The date was April 27, 2014. The place, Beth Israel Synagogue in Salisbury, MD, the synagogue that our family had belonged to since moving to Salisbury in 1950, the year before I was born. The event was the annual Yom HaShoah program, which my father, who survived the Shoah along with my mother, had begun years before. My father, Litman Litow, had died two years prior; my mother, Zelda Litow, had passed away in 1969.
The program had been renamed in honor of my dad and stepmother, Jean; she died two weeks after he did. And the congregation asked me to speak.
I stood at the bimah remembering the last time I was there, just a couple years before. I had offered to chant haftorah on my way from our home in Gaithersburg, MD to our annual family beach week in Ocean City. As usual, my father led the Torah service and called me up for the maftir Aliyah. As I was preparing to chant the blessings before the haftorah, he took off his tallit and placed it around my shoulders. Then he leaned in. I was prepared for a hug or perhaps a kiss on my cheek. Instead, with a glint in his eyes, he whispered, “Now don’t embarrass me.” I chuckled softly and responded, “Got it, Dad.” He knew as well as I that there was no way I would let him down.
I had been asked to speak about the Shoah previously but always demurred, saying, “There may come the day when there isn’t a survivor to talk about the Shoah, but until then, you don’t want to hear from me.” Then, that day came. To my knowledge, ours was the only survivor family in Salisbury and perhaps on the entire Eastern Shore of Maryland. My father had probably spoken hundreds of times. Now it was my turn.

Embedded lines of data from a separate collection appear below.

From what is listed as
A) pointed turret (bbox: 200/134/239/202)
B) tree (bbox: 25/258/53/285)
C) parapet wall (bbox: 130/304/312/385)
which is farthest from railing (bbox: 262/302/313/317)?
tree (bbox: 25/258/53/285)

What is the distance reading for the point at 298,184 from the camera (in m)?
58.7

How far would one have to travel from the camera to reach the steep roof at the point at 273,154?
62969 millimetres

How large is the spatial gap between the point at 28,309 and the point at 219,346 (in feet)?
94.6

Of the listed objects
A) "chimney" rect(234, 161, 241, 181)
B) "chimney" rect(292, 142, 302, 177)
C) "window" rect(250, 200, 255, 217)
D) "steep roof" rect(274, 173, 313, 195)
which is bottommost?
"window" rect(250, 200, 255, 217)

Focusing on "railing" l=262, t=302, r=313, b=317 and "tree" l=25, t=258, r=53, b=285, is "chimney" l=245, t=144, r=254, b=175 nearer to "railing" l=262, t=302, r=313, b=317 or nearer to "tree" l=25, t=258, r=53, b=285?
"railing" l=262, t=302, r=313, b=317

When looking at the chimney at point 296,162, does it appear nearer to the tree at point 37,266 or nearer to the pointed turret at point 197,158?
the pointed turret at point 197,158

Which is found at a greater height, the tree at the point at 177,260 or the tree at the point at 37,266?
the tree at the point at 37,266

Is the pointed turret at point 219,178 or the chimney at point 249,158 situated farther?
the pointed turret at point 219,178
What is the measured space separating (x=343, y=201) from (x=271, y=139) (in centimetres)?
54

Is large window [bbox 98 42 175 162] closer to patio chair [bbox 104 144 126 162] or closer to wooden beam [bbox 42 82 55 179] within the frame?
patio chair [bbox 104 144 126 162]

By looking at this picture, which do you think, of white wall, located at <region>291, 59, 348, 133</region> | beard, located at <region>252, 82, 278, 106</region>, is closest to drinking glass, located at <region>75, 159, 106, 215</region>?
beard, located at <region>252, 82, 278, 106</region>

I had written about my parents’ experiences as partisans and the tremendous losses they experienced (my father survived with two sisters and a brother; my mother was the sole survivor of a family of 72). I wrote out my talk, which was based on hours of Dad’s recordings that my brother Leon had transcribed, Dad’s Shoah Foundation video, and numerous Letters to the Editor he wrote, as well as articles written about him — and proceeded to memorize most of it. When I finished my 20-minute talk, I closed my eyes and thought to myself, “I hope I did you proud, Dad.”